Earlier this past summer, the U.S. Department of Education announced it would eliminate a student’s opportunity to list in rank order the colleges and universities to which he or she had submitted the Free Application for Federal Student Aid. Many in higher education, and most involved in college counseling, applauded the decision.
Then, this month, the National Association for College Admissions Counseling amended its ethical guidelines to memorialize the department’s action, and it now discourages colleges from asking applicants to list in rank order the colleges they are considering.
These recent changes will force many of us who work at colleges and universities to more directly ask students about their level of interest in our institution. Because we will no longer be able to rely on our ranked position on the FAFSA, which had very high predictive value related to a student’s prospect for enrolling, we now will have to do the asking. This will be new territory for many of us and for students, but I believe such directness can be good for colleges, admissions offices, families and students.
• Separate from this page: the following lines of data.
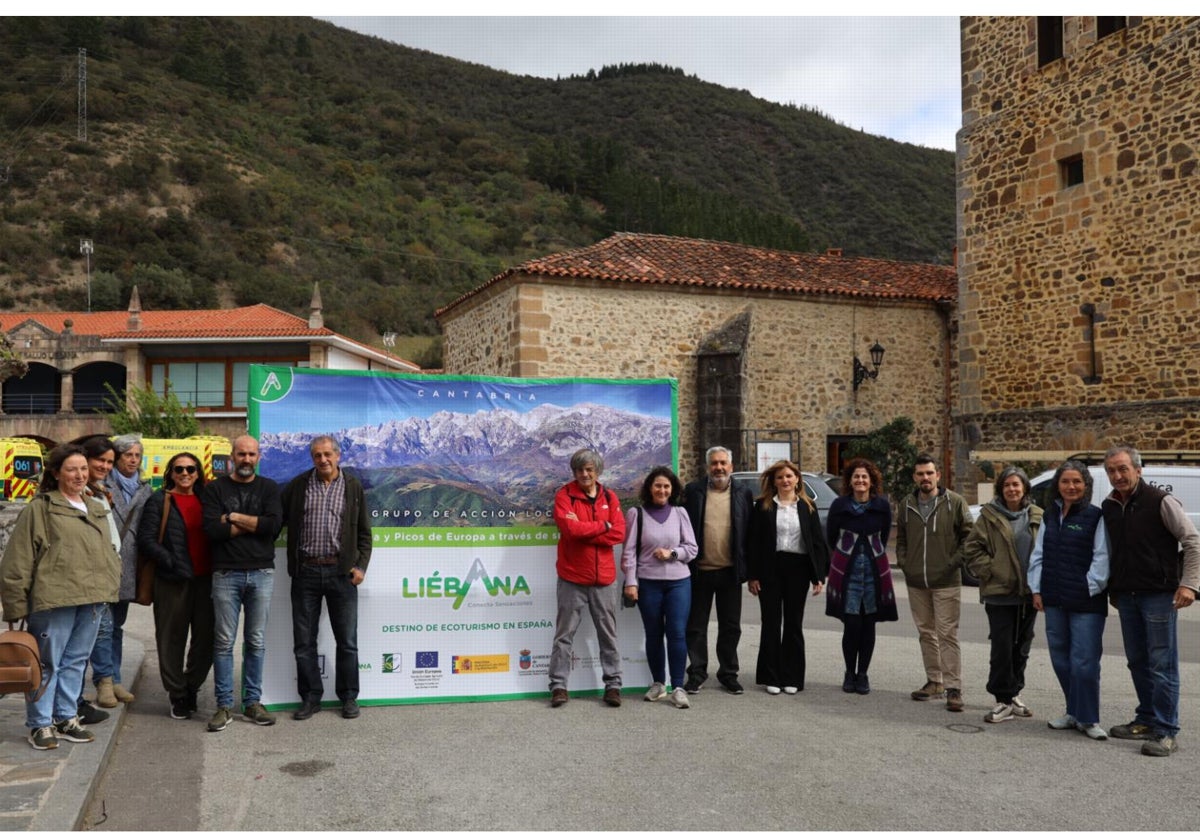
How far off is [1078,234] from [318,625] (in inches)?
657

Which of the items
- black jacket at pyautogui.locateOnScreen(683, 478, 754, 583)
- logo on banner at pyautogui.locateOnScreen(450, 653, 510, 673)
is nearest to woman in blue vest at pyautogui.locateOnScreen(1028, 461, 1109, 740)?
black jacket at pyautogui.locateOnScreen(683, 478, 754, 583)

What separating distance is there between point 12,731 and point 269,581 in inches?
62.9

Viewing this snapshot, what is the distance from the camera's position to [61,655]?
18.5 ft

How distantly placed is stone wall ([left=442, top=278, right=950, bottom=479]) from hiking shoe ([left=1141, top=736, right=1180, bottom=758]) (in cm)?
1506

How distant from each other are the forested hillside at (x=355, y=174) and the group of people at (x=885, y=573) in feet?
166

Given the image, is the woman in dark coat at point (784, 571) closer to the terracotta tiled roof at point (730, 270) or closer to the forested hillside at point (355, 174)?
the terracotta tiled roof at point (730, 270)

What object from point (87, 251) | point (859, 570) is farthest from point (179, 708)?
point (87, 251)

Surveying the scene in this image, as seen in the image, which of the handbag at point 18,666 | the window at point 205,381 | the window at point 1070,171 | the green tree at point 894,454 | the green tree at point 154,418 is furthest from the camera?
the window at point 205,381

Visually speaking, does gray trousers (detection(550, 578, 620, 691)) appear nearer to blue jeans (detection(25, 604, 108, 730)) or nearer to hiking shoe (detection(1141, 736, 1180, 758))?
blue jeans (detection(25, 604, 108, 730))

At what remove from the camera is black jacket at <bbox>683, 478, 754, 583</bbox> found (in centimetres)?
738

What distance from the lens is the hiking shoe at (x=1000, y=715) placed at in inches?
254

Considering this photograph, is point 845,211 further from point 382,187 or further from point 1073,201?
point 1073,201

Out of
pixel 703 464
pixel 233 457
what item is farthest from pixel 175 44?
pixel 233 457

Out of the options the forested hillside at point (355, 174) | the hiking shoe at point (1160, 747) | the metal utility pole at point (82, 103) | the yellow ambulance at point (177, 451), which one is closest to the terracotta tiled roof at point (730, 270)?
the yellow ambulance at point (177, 451)
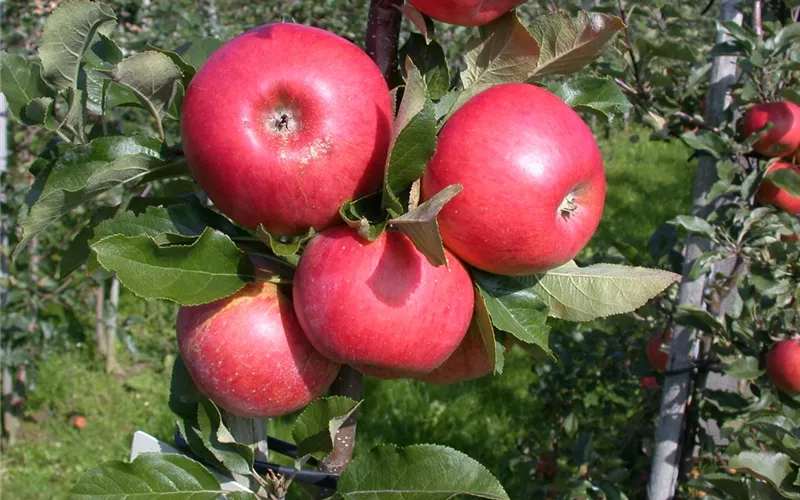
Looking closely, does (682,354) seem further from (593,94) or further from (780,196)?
(593,94)

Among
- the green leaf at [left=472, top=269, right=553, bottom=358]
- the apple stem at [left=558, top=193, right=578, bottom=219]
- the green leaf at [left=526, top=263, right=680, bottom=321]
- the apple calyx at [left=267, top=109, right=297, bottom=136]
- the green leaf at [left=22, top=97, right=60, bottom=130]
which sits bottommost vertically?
the green leaf at [left=526, top=263, right=680, bottom=321]

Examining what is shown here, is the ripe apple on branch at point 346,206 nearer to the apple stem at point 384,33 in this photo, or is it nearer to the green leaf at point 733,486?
the apple stem at point 384,33

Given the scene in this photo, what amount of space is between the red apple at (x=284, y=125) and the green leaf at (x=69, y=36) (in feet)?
0.52

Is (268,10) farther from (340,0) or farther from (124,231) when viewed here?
(124,231)

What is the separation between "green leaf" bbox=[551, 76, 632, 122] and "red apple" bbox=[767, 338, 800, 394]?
0.93 m

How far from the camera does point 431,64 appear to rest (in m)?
0.84

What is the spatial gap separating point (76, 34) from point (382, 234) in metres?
0.38

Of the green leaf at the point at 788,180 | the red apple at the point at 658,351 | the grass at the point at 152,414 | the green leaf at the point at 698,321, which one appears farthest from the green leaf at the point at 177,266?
the grass at the point at 152,414

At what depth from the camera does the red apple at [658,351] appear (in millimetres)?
1931

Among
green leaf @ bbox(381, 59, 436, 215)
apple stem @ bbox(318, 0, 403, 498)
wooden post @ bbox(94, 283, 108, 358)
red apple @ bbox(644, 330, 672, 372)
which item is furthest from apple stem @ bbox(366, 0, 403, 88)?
wooden post @ bbox(94, 283, 108, 358)

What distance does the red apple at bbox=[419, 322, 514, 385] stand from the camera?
84cm

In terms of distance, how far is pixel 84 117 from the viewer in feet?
2.78

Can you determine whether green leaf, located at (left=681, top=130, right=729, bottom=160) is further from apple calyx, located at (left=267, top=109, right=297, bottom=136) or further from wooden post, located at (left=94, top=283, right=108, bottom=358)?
wooden post, located at (left=94, top=283, right=108, bottom=358)

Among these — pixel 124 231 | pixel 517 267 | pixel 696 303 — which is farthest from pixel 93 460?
pixel 517 267
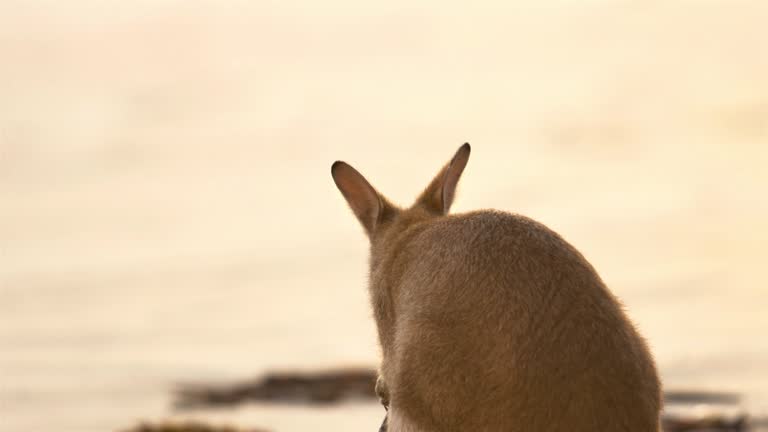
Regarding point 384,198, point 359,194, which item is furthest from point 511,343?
point 384,198

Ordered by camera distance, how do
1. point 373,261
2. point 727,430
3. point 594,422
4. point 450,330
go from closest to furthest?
point 594,422, point 450,330, point 373,261, point 727,430

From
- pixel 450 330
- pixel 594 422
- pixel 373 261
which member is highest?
pixel 373 261

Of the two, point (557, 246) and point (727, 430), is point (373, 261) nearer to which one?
point (557, 246)

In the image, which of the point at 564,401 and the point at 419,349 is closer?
the point at 564,401

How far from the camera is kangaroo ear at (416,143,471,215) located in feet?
51.7

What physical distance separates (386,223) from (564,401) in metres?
4.87

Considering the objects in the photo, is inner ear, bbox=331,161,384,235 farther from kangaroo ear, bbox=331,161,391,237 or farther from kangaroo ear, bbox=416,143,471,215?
kangaroo ear, bbox=416,143,471,215

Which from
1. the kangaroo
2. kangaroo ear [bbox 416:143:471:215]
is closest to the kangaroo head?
kangaroo ear [bbox 416:143:471:215]

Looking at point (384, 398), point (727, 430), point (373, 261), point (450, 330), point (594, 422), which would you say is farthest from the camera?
point (727, 430)

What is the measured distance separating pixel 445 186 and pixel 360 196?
2.75ft

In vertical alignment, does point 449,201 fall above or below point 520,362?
above

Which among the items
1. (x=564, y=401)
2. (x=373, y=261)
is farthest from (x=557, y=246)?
(x=373, y=261)

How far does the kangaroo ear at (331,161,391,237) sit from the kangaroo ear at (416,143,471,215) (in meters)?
0.41

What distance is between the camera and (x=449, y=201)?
15992 mm
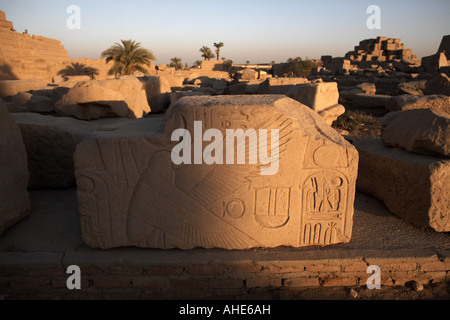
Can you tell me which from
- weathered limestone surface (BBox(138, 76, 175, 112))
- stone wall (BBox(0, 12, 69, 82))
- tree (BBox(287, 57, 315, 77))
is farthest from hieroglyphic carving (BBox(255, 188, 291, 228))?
tree (BBox(287, 57, 315, 77))

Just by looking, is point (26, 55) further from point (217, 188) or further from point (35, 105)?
point (217, 188)

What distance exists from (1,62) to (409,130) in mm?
13841

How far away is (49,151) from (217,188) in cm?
216

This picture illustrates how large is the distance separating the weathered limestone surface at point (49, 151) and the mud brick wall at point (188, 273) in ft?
3.99

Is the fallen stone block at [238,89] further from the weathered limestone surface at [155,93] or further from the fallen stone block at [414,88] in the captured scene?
the fallen stone block at [414,88]

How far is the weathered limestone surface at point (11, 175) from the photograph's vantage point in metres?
2.44

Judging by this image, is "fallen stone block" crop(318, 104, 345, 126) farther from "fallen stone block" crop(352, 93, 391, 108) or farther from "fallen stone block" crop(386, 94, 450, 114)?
"fallen stone block" crop(352, 93, 391, 108)

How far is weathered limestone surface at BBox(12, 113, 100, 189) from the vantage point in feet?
10.5

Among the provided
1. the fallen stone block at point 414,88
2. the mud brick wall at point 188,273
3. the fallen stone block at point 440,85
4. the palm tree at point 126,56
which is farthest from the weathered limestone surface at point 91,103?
the palm tree at point 126,56

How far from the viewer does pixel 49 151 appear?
3.28 metres

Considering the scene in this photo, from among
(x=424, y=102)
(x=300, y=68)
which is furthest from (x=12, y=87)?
(x=300, y=68)

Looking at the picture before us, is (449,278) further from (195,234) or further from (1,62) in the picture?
(1,62)

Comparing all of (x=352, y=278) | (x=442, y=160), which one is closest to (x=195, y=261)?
(x=352, y=278)

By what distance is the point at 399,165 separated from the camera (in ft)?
9.02
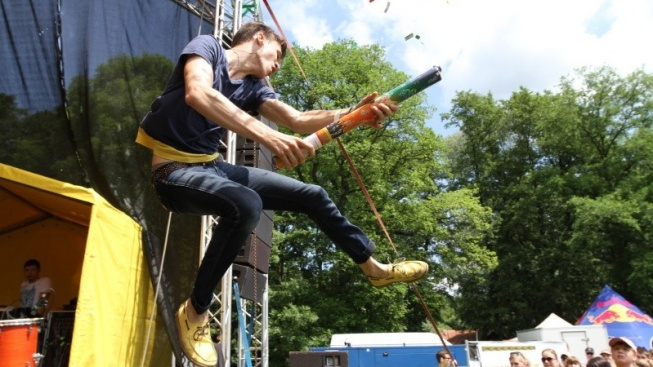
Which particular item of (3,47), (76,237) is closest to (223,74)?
(3,47)

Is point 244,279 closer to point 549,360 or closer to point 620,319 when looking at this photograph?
point 549,360

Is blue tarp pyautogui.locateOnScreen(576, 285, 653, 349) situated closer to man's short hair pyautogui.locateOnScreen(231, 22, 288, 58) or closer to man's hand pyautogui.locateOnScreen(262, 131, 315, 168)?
man's short hair pyautogui.locateOnScreen(231, 22, 288, 58)

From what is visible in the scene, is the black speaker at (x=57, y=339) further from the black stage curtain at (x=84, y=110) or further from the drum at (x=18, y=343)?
the drum at (x=18, y=343)

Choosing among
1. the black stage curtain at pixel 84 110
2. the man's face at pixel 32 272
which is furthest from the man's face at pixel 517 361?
the man's face at pixel 32 272

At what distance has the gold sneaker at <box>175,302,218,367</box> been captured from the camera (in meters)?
2.51

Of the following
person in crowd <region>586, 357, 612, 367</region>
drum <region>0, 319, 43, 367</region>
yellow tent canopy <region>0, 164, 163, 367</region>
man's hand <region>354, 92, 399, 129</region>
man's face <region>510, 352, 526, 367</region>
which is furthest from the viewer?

I suspect this shift in communication may have been unintentional on the parts of both the Education Department and NACAC. I also think their actions were the result of a “parade of horribles” -- what-ifs and speculations -- that undoubtedly will bring focus to other important strategies and tools used by many colleges in the contemporary practice of admissions.
Oft mentioned among the parade of horribles are:
the potential for admissions offices to use (“misuse” is a better term) information, like rank order, to influence admissions and financial aid decisions;
the pressure on students to develop a strategy in developing their list order to make sure to maximize their options;
the potential that first-generation students and those from underserved or underresourced areas will not understand the process.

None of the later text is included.